_Exercice 1:_ Veuillez mettre en tableau Markdown à deux colonnes, Numéro et Ligne, les lignes des enregistrements allant de celle qui contient « How far from » jusqu'à celle qui contient « 2.07 metres », toutes deux incluses, en omettant les lignes vides.

L'autoportrait en peinture est considéré par les historiens d'art comme un sous-genre du portrait; et l'autobiographie entretient avec la biographie des rapports évidents (que Sartre notamment évoque dans les Mots). En revanche, l'autoportrait en littérature s'intègre assez difficilement à un ensemble discursif plus vaste. Il ne s'oppose pas simplement, comme on pourrait l'imaginer a priori, au portrait littéraire – qui est un genre beaucoup plus limité que lui, qu'il s'agisse du portrait romanesque ou historiographique, ou qu'il s'agisse du portrait galant ou satyrique tel qu'il se pratique au 17ème siècle entre les personnalités du grand monde. Si l'on se penche sur le portrait de Mme de Sévigné par le comte de Bussy-Rabutin, par exemple, ou celui de La Rochefoucault par le cardinal de Retz, on s'aperçoit qu'ils sont difficilement comparables aux Essais ou à La Règle du jeu: ils sont constitués de descriptions physiques, intellectuelles, morales qui tiennent sur quelques pages seulement. On pourrait sans doute rapprocher certains d'entre eux du portrait que Leiris fait de lui-même au début de L'âge d'homme, mais pas de l'autoportrait (en admettant que L'âge d'homme soit un autoportrait) dans son intégralité.

_Enregistrements de données:_
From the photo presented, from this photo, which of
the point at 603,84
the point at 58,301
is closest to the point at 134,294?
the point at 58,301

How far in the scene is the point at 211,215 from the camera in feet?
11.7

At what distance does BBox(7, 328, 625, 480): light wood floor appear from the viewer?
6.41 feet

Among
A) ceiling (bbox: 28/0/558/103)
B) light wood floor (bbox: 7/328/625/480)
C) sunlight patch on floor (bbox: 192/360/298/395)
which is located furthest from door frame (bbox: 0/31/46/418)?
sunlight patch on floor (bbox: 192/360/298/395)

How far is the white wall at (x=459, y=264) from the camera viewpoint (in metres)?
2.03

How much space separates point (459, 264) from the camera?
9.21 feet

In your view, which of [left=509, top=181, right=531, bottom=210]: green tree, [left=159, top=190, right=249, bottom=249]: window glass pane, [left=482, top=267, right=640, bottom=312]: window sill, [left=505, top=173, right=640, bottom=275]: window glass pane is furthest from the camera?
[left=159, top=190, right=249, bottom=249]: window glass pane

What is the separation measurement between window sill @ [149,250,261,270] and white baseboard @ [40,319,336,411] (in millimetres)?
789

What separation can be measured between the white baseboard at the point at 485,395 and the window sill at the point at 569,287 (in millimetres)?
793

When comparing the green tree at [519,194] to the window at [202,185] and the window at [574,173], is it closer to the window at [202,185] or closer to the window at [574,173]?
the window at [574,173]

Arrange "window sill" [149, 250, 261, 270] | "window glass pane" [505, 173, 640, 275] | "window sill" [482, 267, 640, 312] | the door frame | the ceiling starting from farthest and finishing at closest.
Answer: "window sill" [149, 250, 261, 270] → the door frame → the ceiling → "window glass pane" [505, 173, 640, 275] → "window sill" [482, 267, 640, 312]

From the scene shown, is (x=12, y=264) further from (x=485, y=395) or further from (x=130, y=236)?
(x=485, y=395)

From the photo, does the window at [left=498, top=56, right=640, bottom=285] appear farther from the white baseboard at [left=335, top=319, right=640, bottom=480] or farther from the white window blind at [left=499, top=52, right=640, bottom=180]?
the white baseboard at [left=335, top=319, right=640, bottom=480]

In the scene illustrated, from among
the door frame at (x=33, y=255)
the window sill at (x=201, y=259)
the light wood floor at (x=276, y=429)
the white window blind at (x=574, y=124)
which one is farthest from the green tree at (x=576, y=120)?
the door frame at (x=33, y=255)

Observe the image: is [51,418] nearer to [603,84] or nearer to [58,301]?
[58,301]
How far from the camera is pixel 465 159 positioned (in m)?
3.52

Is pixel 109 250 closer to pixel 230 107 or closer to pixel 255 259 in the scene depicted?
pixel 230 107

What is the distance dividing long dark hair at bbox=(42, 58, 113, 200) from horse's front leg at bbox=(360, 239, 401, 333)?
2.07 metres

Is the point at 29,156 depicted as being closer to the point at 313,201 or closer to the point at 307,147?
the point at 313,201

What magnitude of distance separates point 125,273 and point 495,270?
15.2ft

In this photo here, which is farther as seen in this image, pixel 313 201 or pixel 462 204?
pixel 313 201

_Exercice 2:_ D'après l'extrait présenté, de quoi sont constitués les portraits de Mme de Sévigné par le comte de Bussy-Rabutin et de La Rochefoucault par le cardinal de Retz ?

_Réponse rédigée 1:_
| Numéro | Ligne |
|---|---|
| 1 | How far from the camera is pixel 465 159 positioned (in m)? |
| 2 | 3.52 |
| 3 | Is pixel 109 250 closer to pixel 230 107 or closer to pixel 255 259 in the scene depicted? |
| 4 | pixel 230 107 |
| 5 | What is the distance dividing long dark hair at bbox=(42, 58, 113, 200) from horse's front leg at bbox=(360, 239, 401, 333)? |
| 6 | 2.07 metres |

_Réponse rédigée 2:_ De descriptions physiques, intellectuelles et morales qui tiennent sur quelques pages seulement.